Ученый с удивленным видом ответил «нет».

— У, разгильдяйская морда! — рявкнул офицер и махнул рядовым, которые по его знаку начали хватать вещи и выносить стулья, перины, одежду, аппаратуру, а под конец прихватили заодно и искусственного человека.

— Может быть, вставим ему мозг, раз уж его забирают на военную службу? — спросил Хирам Витт, поняв, что тут ничего не попишешь, и приподнял с тарелки шлем.

Но то, что он увидел, так поразило его своей неожиданностью, что он выронил шлем.

Мозг, который там только что лежал, теперь вдруг исчез, а на его месте… на его месте лежало рыло.

Косое рыло с лихо закрученными кверху усами.

Хирам Витт в ужасе уставился на тарелку.

В голове закрутилась бешеная свистопляска.

Вот, оказывается, как быстро влияние воинского шлема сказывается на человеческом мозге, превращая его в рыло!

Или тут действует какая-то иная причина?

Может быть, острое металлическое навершие шлема вызвало своего рода галопирующую мозговую чахотку, от которой мозг испарился?

Наподобие того, как присутствие громоотвода способствует истечению скопившегося в земле электричества?

Не потому ли на острие полицейского шлема насажен сверху шарик, чтобы не допустить подобного испарения? Пожалуй что нет! Иначе это имело бы заметные следствия. Следствия… Заметные… Бургомистр Кёпеника… Павиан… Ноль разделить на ноль будет единица. Караул! Спасите! Это безумие! Спасите, я схожу с ума!

И Хирам Витт пронзительно закричал, завертелся волчком и грохнулся, растянувшись, лицом об пол.

Бравый офицер, рядовые и пушка давно ушли. Квартира опустела. В уголке скорчился на полу Хирам Витт, с идиотской улыбкой на устах он перебирал пуговицы на пиджаке и твердил, как считалку: «Капитан Пей-на-Шар-макк, сапожник Фойгт, Сапожник Фойгт, капитан Пей-на-Шармакк, чет — нечет, чет — нечет, сульфат цинка, чет, размягчение мозга, капитан Пей-на-Шармакк, сапожник Фойгт».

В конце концов несчастного отправили в сумасшедший дом, но безумие уже не отпустило его. В тишине воскресных дней можно слышать, как он распевает: «Дойчлянд, дойчлянд юююбер ааалес, юбер алее ин дер вельт»{66}.

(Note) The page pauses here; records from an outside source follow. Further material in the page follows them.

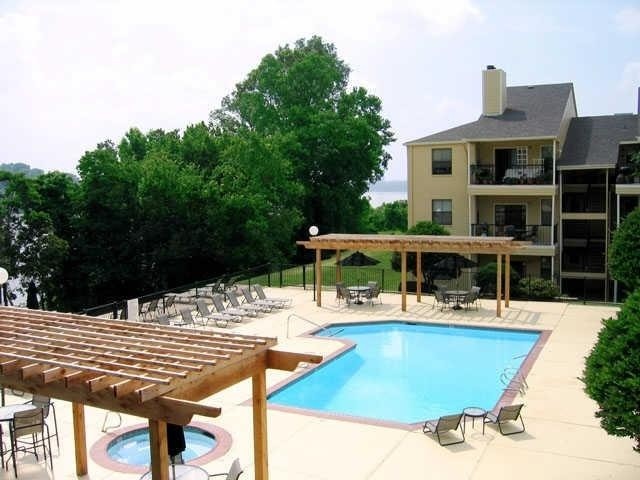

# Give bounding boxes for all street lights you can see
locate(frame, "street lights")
[309,226,319,301]
[0,268,8,305]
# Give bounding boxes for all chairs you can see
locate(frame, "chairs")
[423,402,525,447]
[111,275,289,328]
[1,389,60,478]
[431,279,481,313]
[336,280,383,309]
[210,457,243,480]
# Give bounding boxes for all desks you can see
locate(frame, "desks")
[139,462,209,480]
[503,167,546,184]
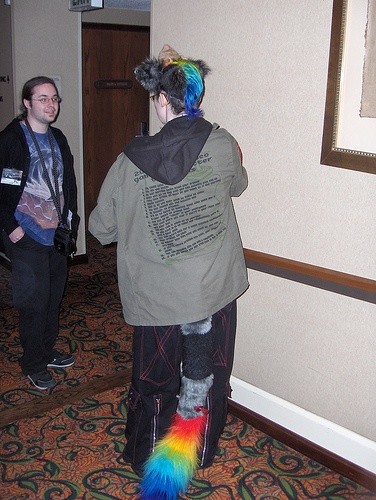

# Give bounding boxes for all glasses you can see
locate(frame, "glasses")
[23,96,61,104]
[149,91,168,101]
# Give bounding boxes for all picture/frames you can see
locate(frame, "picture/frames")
[321,0,376,175]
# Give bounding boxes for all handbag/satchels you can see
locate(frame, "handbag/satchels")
[53,227,76,257]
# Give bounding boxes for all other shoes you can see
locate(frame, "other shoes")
[25,369,56,391]
[47,349,75,367]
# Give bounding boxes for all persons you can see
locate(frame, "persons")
[0,76,81,389]
[89,45,250,500]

Жаркий солдатПеревод И. Стребловой

Перевязать всех раненых солдат Иностранного легиона{67} оказалось для военных врачей нешуточным делом. У аннамитов{68} были плохие ружья, и почти во всех случаях пули застревали в телах бедных солдатиков.

В последние годы медицинская наука сделала большие успехи, это знали даже те, кто не умел ни читать, ни писать, и пострадавшие охотно соглашались на любые операции, тем более что ничего другого им и не оставалось.

Большинство, конечно, умирало, но только после операции, да и то потому, что пули аннамитов перед выстрелом, судя по всему, не обрабатывались антисептиками или же после выстрела успевали на лету подхватить вредные для здоровья бактерии.

Отчеты профессора Мостшеделя, по согласованию с правительством присоединившегося к Иностранному легиону ради научных целей, не оставляли в этом ни малейшего сомнения.

Благодаря энергичным мерам, принятым по его распоряжению, как солдаты, так и жители туземной деревеньки теперь только шепотом осмеливались говорить о чудесном целителе, благочестивом индийском старце Мукхопадайе.